**Yapılacak Görevler**.
1/ Alevilik konulu metinde adı geçen bütün inanç ve mezhep adlarını sıralayınız.
2/ Alevilik konulu metni son cümlesinden sonra devam ettirerek yazınız.

Sizce Alevilik Nedir?
Alevilik deyince herkesin gözünün önüne aynı fotoğraf gelmiyor kuşkusuz. Herhangi bir Alevi kardeşimize “Alevilik nedir?” diye sorsak tüm Alevileri kapsayacak bütüncül bir tanımla karşılaşmayacağımız aşikârdır. Bırakın mütevazı bir Alevi’yi piyasadaki onlarca Alevi yazar bile birbiriyle hiç alakası olmayan Alevilik profilleri çiziyor. Bu yazarların Alevilik tanımları insanımızın kafasını karıştırıyor olmalı.Bazı tanımlar Aleviliğin İslam’ı temel referans olarak alan bir inanç sistemi olduğunu ortaya koyarken; diğer bazı yazarlar da İslam’ın şemsiyesi altında gelişmesine rağmen İslam dışı ve bağımsız bir inanç olduğunu savunuyor. Aleviliğin tarikat mı, mezhep mi, yoksa sadece kültür ve yaşam biçimi mi olduğu noktasında da farklı görüşler var. Alevilik ve Şiilik arasındaki bağlar, ortak ve zıt yönler konusundaki çelişkili tanımları değerlendirirken teorik anlamda sapla samanın iyice karıştığını fark ediyoruz.

**Veri Kümesi Kesiti**.
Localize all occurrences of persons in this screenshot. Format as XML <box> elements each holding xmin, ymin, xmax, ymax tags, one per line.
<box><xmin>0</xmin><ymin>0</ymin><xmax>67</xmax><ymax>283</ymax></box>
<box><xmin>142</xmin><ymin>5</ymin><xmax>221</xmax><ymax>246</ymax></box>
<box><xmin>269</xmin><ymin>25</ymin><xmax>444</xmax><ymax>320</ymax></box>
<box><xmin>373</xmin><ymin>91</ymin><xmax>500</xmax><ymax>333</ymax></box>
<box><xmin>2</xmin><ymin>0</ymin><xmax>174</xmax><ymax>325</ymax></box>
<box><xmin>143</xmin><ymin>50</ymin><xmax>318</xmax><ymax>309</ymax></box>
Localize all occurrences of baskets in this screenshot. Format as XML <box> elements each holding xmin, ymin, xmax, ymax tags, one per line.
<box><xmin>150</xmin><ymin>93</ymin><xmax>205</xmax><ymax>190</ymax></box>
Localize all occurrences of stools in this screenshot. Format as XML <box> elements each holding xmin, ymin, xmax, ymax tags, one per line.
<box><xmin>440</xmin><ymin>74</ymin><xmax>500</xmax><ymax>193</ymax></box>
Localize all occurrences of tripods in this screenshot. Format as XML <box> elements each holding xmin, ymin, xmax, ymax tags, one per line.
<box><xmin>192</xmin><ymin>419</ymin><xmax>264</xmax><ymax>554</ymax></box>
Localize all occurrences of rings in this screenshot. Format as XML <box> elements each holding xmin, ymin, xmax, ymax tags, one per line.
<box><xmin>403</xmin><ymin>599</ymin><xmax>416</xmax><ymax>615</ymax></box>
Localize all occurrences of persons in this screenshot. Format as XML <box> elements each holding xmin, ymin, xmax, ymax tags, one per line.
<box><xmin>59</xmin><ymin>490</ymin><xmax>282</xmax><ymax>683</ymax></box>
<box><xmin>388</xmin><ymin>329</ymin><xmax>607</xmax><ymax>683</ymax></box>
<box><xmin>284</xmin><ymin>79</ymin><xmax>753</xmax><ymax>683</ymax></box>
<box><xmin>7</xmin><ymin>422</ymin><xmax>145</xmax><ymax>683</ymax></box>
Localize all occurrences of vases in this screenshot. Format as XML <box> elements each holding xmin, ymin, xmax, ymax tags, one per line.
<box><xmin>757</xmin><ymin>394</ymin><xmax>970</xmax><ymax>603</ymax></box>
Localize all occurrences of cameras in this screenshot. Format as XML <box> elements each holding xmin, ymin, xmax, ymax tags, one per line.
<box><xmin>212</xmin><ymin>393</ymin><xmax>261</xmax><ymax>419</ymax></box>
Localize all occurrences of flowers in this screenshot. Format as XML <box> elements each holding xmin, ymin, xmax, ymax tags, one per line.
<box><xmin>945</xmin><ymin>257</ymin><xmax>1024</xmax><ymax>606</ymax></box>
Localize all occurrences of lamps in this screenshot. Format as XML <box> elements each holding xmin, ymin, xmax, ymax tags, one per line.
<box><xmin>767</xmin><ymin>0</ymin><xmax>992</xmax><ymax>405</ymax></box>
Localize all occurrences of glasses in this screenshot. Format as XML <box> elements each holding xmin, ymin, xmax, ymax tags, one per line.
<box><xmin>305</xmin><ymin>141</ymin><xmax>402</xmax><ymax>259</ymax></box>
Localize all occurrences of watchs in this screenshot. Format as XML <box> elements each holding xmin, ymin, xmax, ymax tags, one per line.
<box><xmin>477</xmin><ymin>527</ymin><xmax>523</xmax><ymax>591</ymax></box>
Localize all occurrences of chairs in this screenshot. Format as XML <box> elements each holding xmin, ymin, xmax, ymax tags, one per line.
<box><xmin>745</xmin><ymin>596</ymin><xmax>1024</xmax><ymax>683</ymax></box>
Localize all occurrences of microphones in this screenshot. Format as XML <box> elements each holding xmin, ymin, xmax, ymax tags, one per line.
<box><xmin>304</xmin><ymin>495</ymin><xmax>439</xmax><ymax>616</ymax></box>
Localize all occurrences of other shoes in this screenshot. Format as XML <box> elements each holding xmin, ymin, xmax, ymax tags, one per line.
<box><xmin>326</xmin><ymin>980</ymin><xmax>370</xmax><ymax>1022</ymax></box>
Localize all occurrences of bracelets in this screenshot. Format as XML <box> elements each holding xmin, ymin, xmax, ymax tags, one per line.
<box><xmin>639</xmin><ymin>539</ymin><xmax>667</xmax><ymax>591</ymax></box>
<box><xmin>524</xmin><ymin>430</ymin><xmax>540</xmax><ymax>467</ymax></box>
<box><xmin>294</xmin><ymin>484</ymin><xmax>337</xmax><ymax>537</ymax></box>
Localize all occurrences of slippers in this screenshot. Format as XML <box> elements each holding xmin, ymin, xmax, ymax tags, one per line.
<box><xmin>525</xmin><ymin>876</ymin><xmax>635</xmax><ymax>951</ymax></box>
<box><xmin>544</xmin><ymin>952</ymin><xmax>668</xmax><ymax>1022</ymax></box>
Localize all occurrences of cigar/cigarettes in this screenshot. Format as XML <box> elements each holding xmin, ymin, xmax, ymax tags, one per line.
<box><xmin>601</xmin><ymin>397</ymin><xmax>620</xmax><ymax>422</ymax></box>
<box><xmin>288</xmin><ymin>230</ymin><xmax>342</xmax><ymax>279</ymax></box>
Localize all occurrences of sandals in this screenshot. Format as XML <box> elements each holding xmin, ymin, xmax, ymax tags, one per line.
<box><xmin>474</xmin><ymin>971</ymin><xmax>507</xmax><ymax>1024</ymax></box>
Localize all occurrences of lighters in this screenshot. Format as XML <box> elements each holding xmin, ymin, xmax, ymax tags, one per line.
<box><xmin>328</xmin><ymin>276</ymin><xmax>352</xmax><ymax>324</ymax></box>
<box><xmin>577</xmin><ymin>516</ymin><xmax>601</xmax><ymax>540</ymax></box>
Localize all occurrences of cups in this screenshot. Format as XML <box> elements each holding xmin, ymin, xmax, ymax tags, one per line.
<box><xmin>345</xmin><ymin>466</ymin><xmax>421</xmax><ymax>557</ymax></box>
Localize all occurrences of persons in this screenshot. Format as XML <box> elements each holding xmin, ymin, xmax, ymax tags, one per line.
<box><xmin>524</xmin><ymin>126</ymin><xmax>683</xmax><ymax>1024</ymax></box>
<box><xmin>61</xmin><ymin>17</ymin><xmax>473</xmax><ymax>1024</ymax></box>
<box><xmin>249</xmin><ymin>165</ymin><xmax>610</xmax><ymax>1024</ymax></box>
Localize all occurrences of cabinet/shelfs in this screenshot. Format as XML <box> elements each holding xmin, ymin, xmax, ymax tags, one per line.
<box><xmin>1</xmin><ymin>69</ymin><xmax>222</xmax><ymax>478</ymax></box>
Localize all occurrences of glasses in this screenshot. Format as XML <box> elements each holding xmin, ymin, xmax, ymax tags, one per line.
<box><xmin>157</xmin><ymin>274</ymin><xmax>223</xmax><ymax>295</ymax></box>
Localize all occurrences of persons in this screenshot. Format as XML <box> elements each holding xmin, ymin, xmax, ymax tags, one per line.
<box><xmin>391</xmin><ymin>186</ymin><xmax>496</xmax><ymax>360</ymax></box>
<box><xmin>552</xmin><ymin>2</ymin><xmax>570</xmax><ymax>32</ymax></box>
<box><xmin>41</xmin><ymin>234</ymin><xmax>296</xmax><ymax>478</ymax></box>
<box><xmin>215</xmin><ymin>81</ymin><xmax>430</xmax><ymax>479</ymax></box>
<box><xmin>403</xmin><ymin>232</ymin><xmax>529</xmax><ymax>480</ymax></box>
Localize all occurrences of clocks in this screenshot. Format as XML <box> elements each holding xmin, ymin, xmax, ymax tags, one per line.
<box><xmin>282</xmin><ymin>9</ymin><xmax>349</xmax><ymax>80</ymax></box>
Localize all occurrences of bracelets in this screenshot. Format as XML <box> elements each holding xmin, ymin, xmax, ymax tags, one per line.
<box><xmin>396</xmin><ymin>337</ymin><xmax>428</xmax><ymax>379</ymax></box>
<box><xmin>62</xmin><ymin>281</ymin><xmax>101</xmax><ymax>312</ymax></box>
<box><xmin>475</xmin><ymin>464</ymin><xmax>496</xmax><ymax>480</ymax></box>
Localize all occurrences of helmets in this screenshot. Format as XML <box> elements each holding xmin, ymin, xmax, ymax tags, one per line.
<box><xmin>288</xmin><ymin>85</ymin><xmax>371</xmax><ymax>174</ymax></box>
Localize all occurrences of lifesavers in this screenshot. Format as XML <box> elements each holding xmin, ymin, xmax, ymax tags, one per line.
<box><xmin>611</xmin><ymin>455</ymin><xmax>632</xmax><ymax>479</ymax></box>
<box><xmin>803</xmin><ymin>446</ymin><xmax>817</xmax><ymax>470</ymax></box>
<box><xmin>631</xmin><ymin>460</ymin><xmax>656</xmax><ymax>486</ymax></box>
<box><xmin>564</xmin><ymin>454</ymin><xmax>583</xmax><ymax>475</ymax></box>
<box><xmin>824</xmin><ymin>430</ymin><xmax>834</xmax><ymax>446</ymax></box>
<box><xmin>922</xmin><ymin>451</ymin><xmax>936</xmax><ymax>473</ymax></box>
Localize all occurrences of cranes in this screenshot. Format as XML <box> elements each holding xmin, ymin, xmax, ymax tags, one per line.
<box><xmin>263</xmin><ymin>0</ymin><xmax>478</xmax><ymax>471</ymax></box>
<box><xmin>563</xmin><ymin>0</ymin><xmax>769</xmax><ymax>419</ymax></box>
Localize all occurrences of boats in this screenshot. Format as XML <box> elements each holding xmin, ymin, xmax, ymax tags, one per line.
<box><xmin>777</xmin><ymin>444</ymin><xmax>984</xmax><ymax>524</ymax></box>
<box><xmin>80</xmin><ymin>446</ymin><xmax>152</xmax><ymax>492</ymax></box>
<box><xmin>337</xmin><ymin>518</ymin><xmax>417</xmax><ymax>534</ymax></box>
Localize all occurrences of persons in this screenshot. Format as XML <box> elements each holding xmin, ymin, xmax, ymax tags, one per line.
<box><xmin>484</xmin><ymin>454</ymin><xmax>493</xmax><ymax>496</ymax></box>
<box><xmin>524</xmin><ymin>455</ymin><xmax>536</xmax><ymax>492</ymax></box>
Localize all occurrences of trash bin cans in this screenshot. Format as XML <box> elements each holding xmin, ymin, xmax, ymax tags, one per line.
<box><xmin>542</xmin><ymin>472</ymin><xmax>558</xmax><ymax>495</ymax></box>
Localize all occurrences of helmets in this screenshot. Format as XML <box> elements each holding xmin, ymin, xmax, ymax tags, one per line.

**Görev Çıktıları**.
1/ Alevilik, İslam, Şiilik

2/
Aleviliğin gerçek İslam olduğunu, çünkü Allah-Muhammed-Ali sentezini başka hiçbir İslami oluşumun net bir şekilde ortaya koyamadığını savunanlar olduğu gibi, Aleviliğin Arap coğrafyasında doğup gelişmesine rağmen öz be öz Türklük olduğunu, Orta Asya mayasıyla mayalandıktan sonra olgunlaştığını iddia edenler de var. Aklı başında bazı tanımların yanında hem Sünnileri hem de Alevileri derinden yaralayacak tanımlar bile çıkıyor karşımıza. Mesela Aleviliğin “Ali”den değil “alev”den geldiğini, dolayısıyla bu anlayışı Mecusiliğin bir mezhebi olarak gören çevreler bile var. Bir Alevi yazarın yıllar süren araştırmaları sonucunda ne kadar Alevi varsa, o kadar farklı Alevilik tanımına rastladığını, Alevilerin toparlanma amaçlı örgütlenme hızıyla ayrışma hızının doğru orantılı olduğunu, bir bakıma örgütlenme bilincinin ayrışmayı tetiklediğini itiraf etmesini dikkate değer buluyorum.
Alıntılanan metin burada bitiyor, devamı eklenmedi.